Ypou can use a mix of shared and per-instance advice in the same AOP proxy.

6.2.2. Advice Types in Spring
Spring provides several advice types and is extensible to support arbitrary advice types. This section describes the basic concepts and standard advice types.

Interception Around Advice

The most fundamental advice type in Spring is interception around advice.

Spring is compliant with the AOP Alliance interface for around advice that uses method interception. Classes that implement MethodInterceptor and that implement around advice should also implement the following interface:

public interface MethodInterceptor extends Interceptor {

Object invoke(MethodInvocation invocation) throws Throwable;

}
The MethodInvocation argument to the invoke() method exposes the method being invoked, the target join point, the AOP proxy, and the arguments to the method. The invoke() method should return the invocation’s result: the return value of the join point.

The following example shows a simple MethodInterceptor implementation:

public class DebugInterceptor implements MethodInterceptor {

public Object invoke(MethodInvocation invocation) throws Throwable {
    System.out.println("Before: invocation=[" + invocation + "]");
    Object rval = invocation.proceed();
    System.out.println("Invocation returned");
    return rval;
}

}
Note the call to the proceed() method of MethodInvocation. This proceeds down the interceptor chain towards the join point. Most interceptors invoke this method and return its return value. However, a MethodInterceptor, like any around advice, can return a different value or throw an exception rather than invoke the proceed method. However, you do not want to do this without good reason.

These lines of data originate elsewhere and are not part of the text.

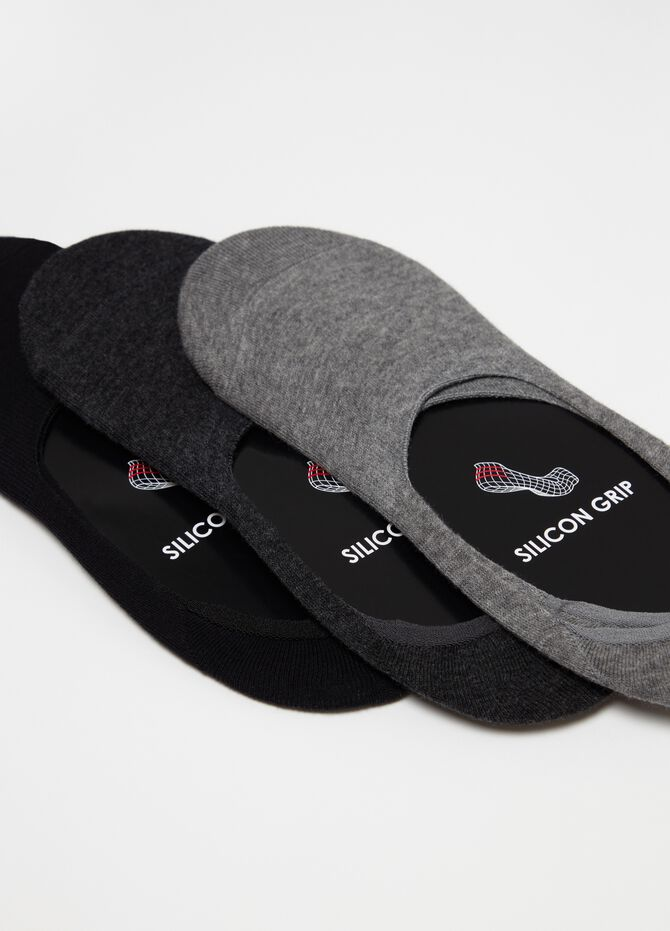 Three-pair pack stretch shoe liners with silicon grip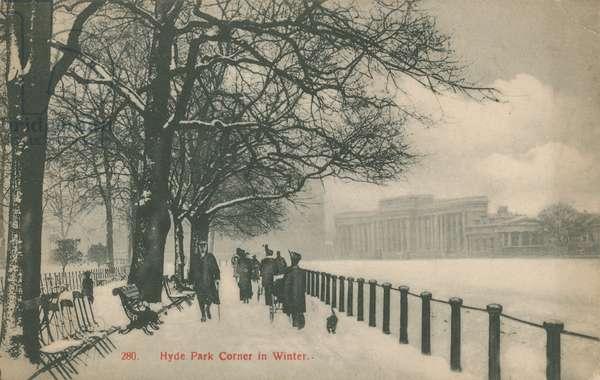 Hyde Park Corner in Winter, London (photo)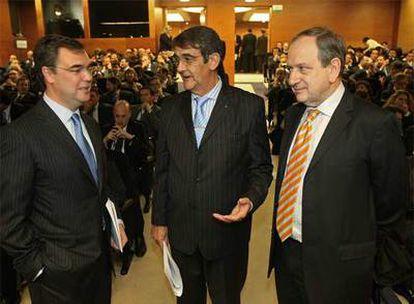 Sevilla (BBVA), a la izquierda; Olavarrieta (CECA) y Aríztegui, del Banco de España.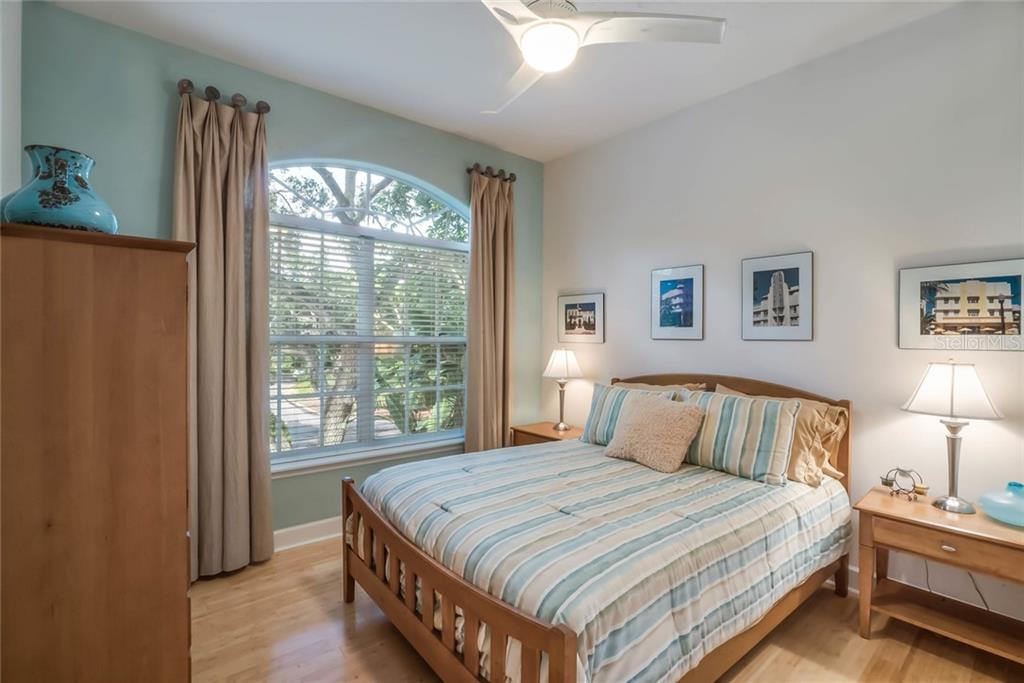 Guest Bedroom 2 - Single Family Home for sale at 4929 Oxford Dr, Sarasota, FL 34242 - MLS Number is A4410964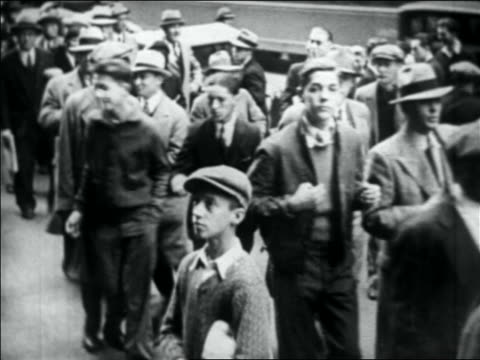 crowd of people on city sidewalk looking to side - 1931 stock videos & royalty-free footage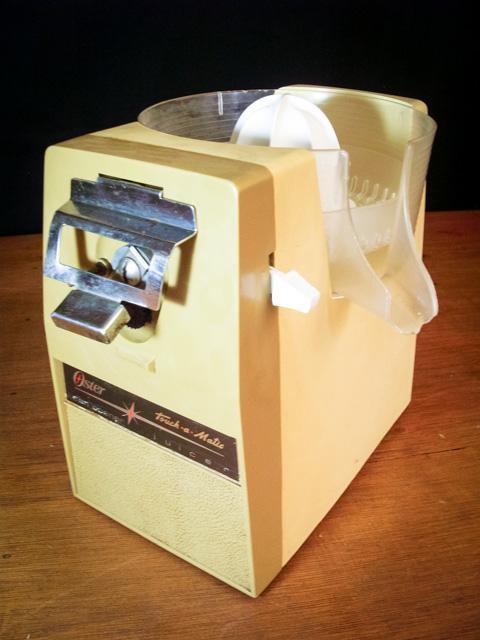 Exprimidor eléctrico abrelatas oster touch a matic usado
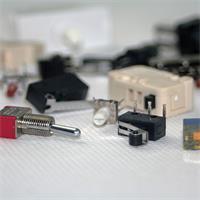 Sortiment bestehend aus z.B. Mikroschalter mit Rolle und Kippschalter
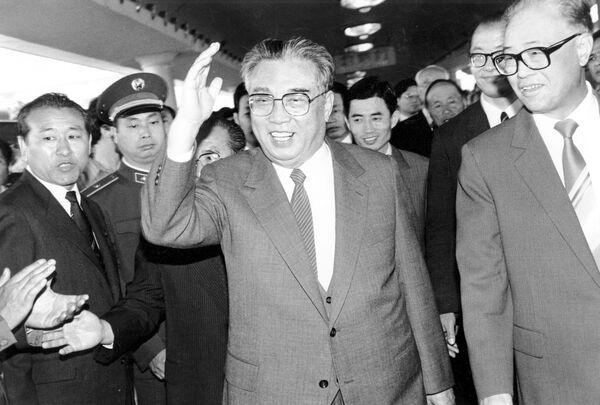 1987, Kim Il Sung (al centro) ed il premier cinese Zhao Ziyang alla stazione di Pechino - Sputnik Italia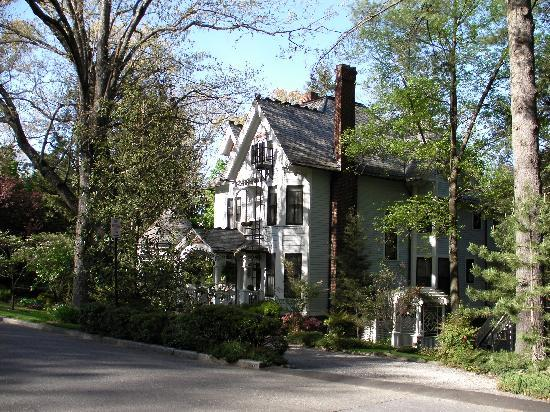 The 1899 Wright Inn and Carriage House: right on the street
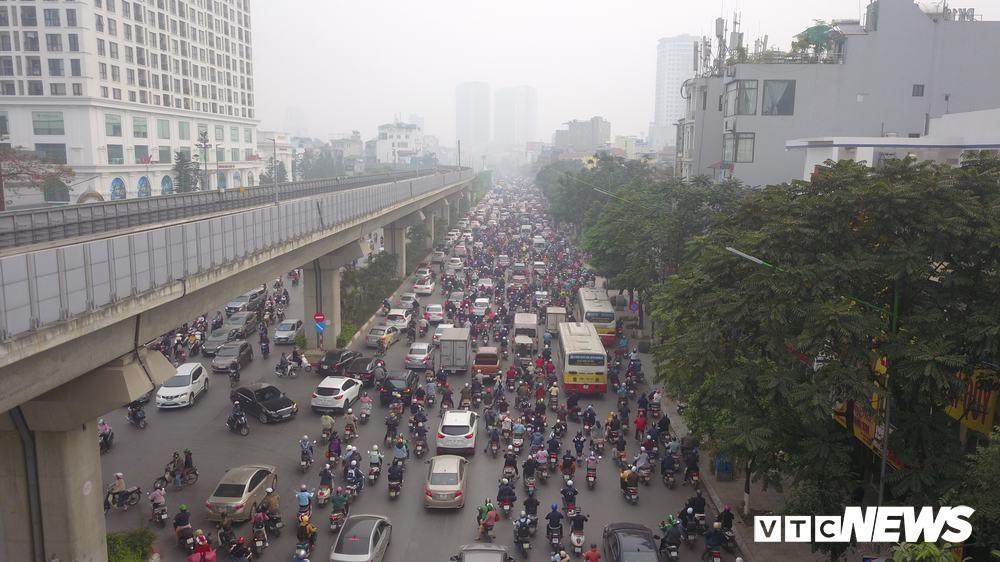 Ảnh: Dòng người len chặt trên tuyến đường Hà Nội dự định cấm xe máy - Ảnh 5.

MethodInterceptor implementations offer interoperability with other AOP Alliance-compliant AOP implementations. The other advice types discussed in the remainder of this section implement common AOP concepts but in a Spring-specific way. While there is an advantage in using the most specific advice type, stick with MethodInterceptor around advice if you are likely to want to run the aspect in another AOP framework. Note that pointcuts are not currently interoperable between frameworks, and the AOP Alliance does not currently define pointcut interfaces.
Before Advice

A simpler advice type is a before advice. This does not need a MethodInvocation object, since it is called only before entering the method.

The main advantage of a before advice is that there is no need to invoke the proceed() method and, therefore, no possibility of inadvertently failing to proceed down the interceptor chain.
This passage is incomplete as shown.